#### [BRIEF 1]
In the Bordertown episode script, repeat everything from "Holy smokes! A" down to "American Doll After-school." word for word.
#### [BRIEF 2]
Answer these from the Bordertown episode script:
(a) Which company announced plans to launch the first commercial space flight?
(b) What does Gert ask for as her birthday present?
(c) What did her father make his own dolls out of at her age?

━━━━━ SELECTED EXTRACT

Bordertown (2016) s01e12 Episode Script

American Doll

1 Fartsocks! Oh, no, you ain't getting away this time, Coyote! (rattling, hissing) (slowly): Come back here Coy o te.
Night-y night.
(pants) Honey, I'm home! Hola, Bud! (screeches) Ooh! Ha! Ooh! Ha! Whoa! Oop.
Wrong show.
SANCHEZ: Good evening, Mexifornia.
Our top story local defense contractor Industrion Industries has announced plans to launch the first ever commercial space flight.
For passengers interested, tickets are a mere $20 fillion.
That's right, fillion with an "F.
" Nope, being told that's a typo.
Holy smokes! A space flight out of Mexifornia? Ah, space.
You know, when Ralph Kramden predicted Alice would go to the moon, everyone laughed at him, but he made good.
It's a wonder more women didn't watch that show.
Aah! American Doll! American Doll! ANNOUNCER: Every little girl wants an American Doll.
We've got a doll for every girl! So come to the American Doll store today and enjoy lunch in our tea room! Or join us at our nightclub, American Doll After-school.
Now no longer admitting single men unaccompanied by children.
There! That's what I want for my birthday! Will you give me one, Daddy?! Please?! Oh, Gert, we can't afford an American Doll.
We can't even afford the ransom for your brother Eddie.
Oh, look, Bud he's growing! This ear's bigger than the last one.
The American Doll Corporation is appalling, exploiting little girls for profit.
Gert, you don't need some fancy doll.
When I was your age, I'd just make my own dolls out of stuff I found in the garbage.
I wonder whatever happened to Tampaxine.
Please, Daddy, you can afford it.

━━━━━━━━━━
━━━━━ COLLECTED DATA

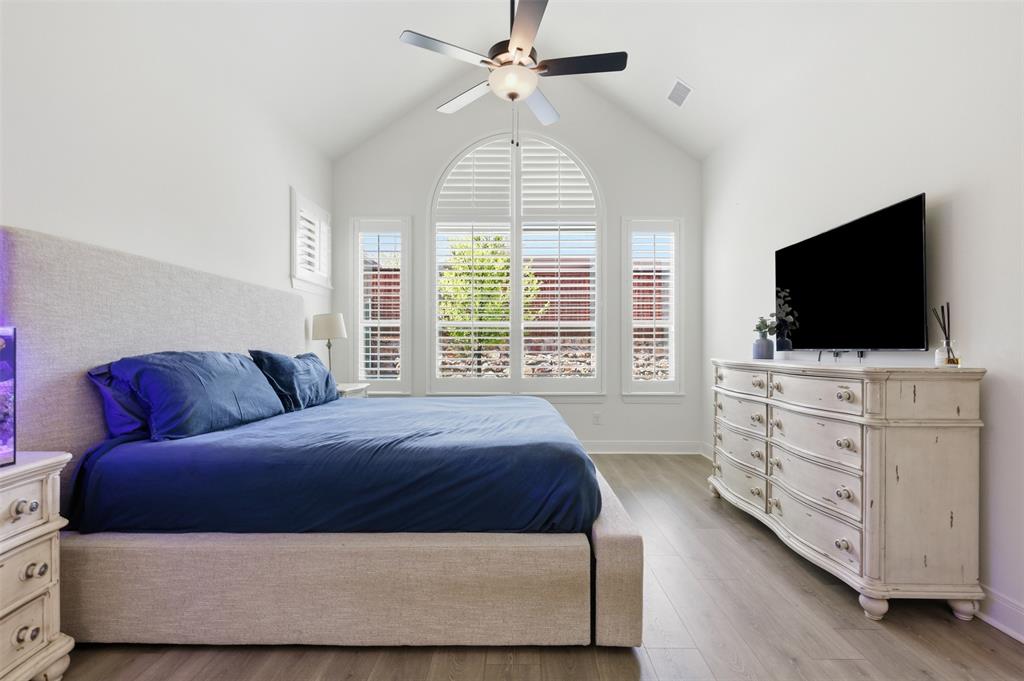 15413 Short Rdg Lane Fort Worth, TX 76008 - Photo 33 of 39 Vaulted ceiling room featuring wood-finish flooring, an arched window, a ceiling fan, and plantation shutters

━━━━━━━━━━

#### [RESPONSE BOX 1]
Holy smokes! A space flight out of Mexifornia? Ah, space.
You know, when Ralph Kramden predicted Alice would go to the moon, everyone laughed at him, but he made good.
It's a wonder more women didn't watch that show.
Aah! American Doll! American Doll! ANNOUNCER: Every little girl wants an American Doll.
We've got a doll for every girl! So come to the American Doll store today and enjoy lunch in our tea room! Or join us at our nightclub, American Doll After-school.

#### [RESPONSE BOX 2]
(a) Industrion Industries
(b) An American Doll
(c) Stuff he found in the garbage